お伊勢参り

 伊勢神宮に詣でる。名古屋駅を11時30分に出る快速列車に乗り,90分で伊勢市へ。駅のコインロッカーに荷物を預け,外宮(げくう)へ。門前の飲食店に入り,名物「伊勢うどん」で昼食にする。知人は,これを評して「江戸時代のジャンクフード」と言っていたが,なるほどなぁと思う。

 外宮から内宮(ないくう)へはバスで移動。終点の停留所まで乗ると410円だが,その手前の停留所で降りれば320円。わずか100mの距離で料金が跳ね上がるのは賢いというべきか,狡猾と憤るべきか……。
 随分と混み合っているのでどうしたのかと思ったら,折しも神嘗祭(かんなめさい)の当日でした。
 足を運んでみて思ったのは,どうして伊勢が神宮の本拠地とされたのか。表面的には,次のように説明されます。

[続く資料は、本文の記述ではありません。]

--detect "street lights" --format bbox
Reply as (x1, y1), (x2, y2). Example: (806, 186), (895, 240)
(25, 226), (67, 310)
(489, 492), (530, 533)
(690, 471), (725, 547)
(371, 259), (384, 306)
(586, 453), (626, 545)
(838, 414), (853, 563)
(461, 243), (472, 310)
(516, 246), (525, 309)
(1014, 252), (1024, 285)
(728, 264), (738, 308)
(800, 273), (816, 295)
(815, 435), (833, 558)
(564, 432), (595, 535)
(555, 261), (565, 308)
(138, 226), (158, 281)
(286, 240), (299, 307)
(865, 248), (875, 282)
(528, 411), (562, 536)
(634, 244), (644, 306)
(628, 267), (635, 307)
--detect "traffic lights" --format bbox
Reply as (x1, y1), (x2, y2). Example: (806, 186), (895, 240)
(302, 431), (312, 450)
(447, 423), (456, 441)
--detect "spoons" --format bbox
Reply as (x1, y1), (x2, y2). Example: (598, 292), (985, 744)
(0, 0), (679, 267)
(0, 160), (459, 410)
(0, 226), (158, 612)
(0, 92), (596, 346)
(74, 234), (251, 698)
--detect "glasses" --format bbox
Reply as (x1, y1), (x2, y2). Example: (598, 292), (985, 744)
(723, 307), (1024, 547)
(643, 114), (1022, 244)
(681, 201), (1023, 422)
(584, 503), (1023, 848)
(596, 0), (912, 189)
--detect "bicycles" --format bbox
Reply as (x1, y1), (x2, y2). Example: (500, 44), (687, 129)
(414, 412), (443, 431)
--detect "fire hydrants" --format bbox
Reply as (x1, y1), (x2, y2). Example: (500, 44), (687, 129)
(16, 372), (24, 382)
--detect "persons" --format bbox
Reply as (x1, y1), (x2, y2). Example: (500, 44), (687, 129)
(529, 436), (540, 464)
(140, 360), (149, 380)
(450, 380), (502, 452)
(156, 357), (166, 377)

 垂仁(すいにん)天皇の御代*1に至って,倭姫命(やまとひめのみこと)が新たに皇大御神をお祭り申し上げるにふさわしい地を求められることになりました。
 倭姫命は大和の国を始め伊賀,近江,美濃の諸国を巡られましたのち,伊勢の国の度会(わたらい)の地,宇治の五十鈴川の川上に到られ,皇大御神のお教えのままに「祠(やしろ)」をたててお祭り申し上げることになりました。
http://www.isejingu.or.jp/naigu/naigu.htm

確かに風光明媚な地で景観は美しいのですが,どうにも地政学的に重要な場所とは感じられない。交通の要所ではないし,周辺に人口を抱えているわけでもない。国家権力の重要な機能である祭祀部門を配置するからには,この場所でなければならない理由があったのだろうと思うのだけれど……。察するに,千田稔『伊勢神宮――東アジアのアマテラス』(ISBN:412101779X中公新書)が疑問に答えてくれそうだ。
 帰りは,近鉄の津駅で下車。駅構内のドーナツ店で休憩した後,バスでフェリーターミナル(津みなとまち)へ。乗客は2人。船でセントレアへ向かう(所要40分)。乗客は12人。燃料費も捻出できないのではないかと心配になる。

*1:第11代の垂仁天皇は,在位が紀元前29年〜紀元後70年とされる。